İntihar hedefli ilaç alımlarına da bilhassa kış aylarında çok sık rastlıyoruz. Yeniden geçtiğimiz aylarda düzmece alkol alımına bağlı olarak metanol zehirlenmeleri yaşanmıştı. Toplu hadise müracaatları oldu ve bu olaylarda çok sayıda vatandaşımız alkol zehirlenmesi sonucu hayatını kaybetti.
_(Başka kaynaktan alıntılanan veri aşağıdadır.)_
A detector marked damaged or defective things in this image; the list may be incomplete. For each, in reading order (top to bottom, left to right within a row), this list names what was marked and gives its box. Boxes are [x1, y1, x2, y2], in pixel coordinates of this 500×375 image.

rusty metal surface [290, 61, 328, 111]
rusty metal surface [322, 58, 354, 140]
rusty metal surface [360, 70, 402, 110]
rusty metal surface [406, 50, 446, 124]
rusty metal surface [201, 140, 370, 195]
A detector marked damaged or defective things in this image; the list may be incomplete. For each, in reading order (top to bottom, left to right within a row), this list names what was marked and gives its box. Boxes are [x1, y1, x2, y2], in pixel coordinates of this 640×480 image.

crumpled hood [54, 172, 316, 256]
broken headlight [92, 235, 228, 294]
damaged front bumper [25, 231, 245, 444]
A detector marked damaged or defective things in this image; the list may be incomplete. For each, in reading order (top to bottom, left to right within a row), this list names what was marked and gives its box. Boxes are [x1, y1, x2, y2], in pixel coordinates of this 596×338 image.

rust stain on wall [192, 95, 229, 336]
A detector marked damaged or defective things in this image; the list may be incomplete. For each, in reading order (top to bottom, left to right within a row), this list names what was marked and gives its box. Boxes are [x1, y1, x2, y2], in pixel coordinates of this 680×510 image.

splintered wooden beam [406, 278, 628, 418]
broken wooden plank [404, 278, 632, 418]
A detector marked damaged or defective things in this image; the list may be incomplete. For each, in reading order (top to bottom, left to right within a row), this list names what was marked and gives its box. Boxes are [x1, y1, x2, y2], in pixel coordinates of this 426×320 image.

Yalnızca kişisel maruziyet değil, toksinlere kitlesel maruziyetler de olabiliyor.
Mesela geçtiğimiz günlerde yaşanan Bartın’daki maden faciası üzere ya da Antalya’da yaşanan büyük yangınlar üzere, bilhassa inhale (solunum yoluyla) ya da ciltten emilen kimyasalların maruziyetinde (karbonmonoksit, siyanür gibi) ya da farklı iritan gazların maruziyetinde bu ünitelerin, bu hastaların bakım ve tedavisinde tesirli rol oynayacağını düşünüyoruz.”
“Yorgunluk, halsizlik, sık baş ağrısı üzere semptomlar”
DHA’nın haberine görei, çocuklardaki zehirlenmelerin ekseriyetle kaza sonucu yaşandığına dikkat çeken Doç. Dr. Şahin, zehirlenme durumunda sıhhat vazifelileri gelene kadar olay yerinde yapılan acil müdahalelerde de çok büyük yanılgılar yapıldığına dikkat çekerek, şu ihtarlarda bulundu: “Çocuklarda çoklukla mesken kimyasalları, paklık eserleri üzere hususların uygun şartlarda saklanmaması, tekrar konutta erişkinlerin kendi ilaçlarını uygun şartlarda saklamamaları nedeniyle bu ilaçların alımları kelam konusu olabiliyor, çocuk hadiseler da bu biçimde acil servislere getirilebiliyor.
Kışın bilhassa soba ya da gaz zehirlenmesine rastlıyoruz. Karbonmonoksit, kokusuz zehirli bir gaz. Hasebiyle fark edilmesi, kişinin çoklukla yorgunluk halsizlik, sık baş ağrısı üzere semptomlarla, pek de spesifik olmayan belirtilerle hastalarda ortaya çıkabiliyor.
Karbonmonoksit zehirlenmesi açısından risk oluşturabilecek durumlar ise, gazlı şofben, kömür sobası kullanımı başta geliyor. Bu nedenle yıllık periyodik bakımların kesinlikle yaptırılması gerekiyor. Bireylerde açıklayamadıkları halsizlik, baş ağrısı, gribal enfeksiyon semptomları olduğunda, kesinlikle en yakın sıhhat kuruluşuna başvurmaları gerekiyor. Zehirlenmelerde en sık yapılan yanlışlardan biri de, hastanın zorla kusturulmaya çalışılması.
“Gaz maruziyetiyse en kısa vakitte pak havaya çıkılmalı”
Kusturmaya çalışmak, o hastanın tablosunun daha da kötüleştirilmesine neden olabiliyor. Hatta çıkarılan içeriğin akciğerlere kaçmasıyla hastada teneffüs kahrı doğurabiliyor. Hasebiyle zorla kusturmak, birinci yardım teknikleri ortasında yer almıyor. Zehirlenen hastalarda yapılması gereken şey, şayet gaz maruziyetiyse en kısa vakitte pak havaya çıkılması, ortamın havalandırılması. Lakin şayet oral yoldan dediğimiz ağız yolundan alınmış bir kimyasal, ilaç gibisi maruziyetiyse, hastanın en yakın sıhhat kuruluşuna götürülmesi gerekiyor.”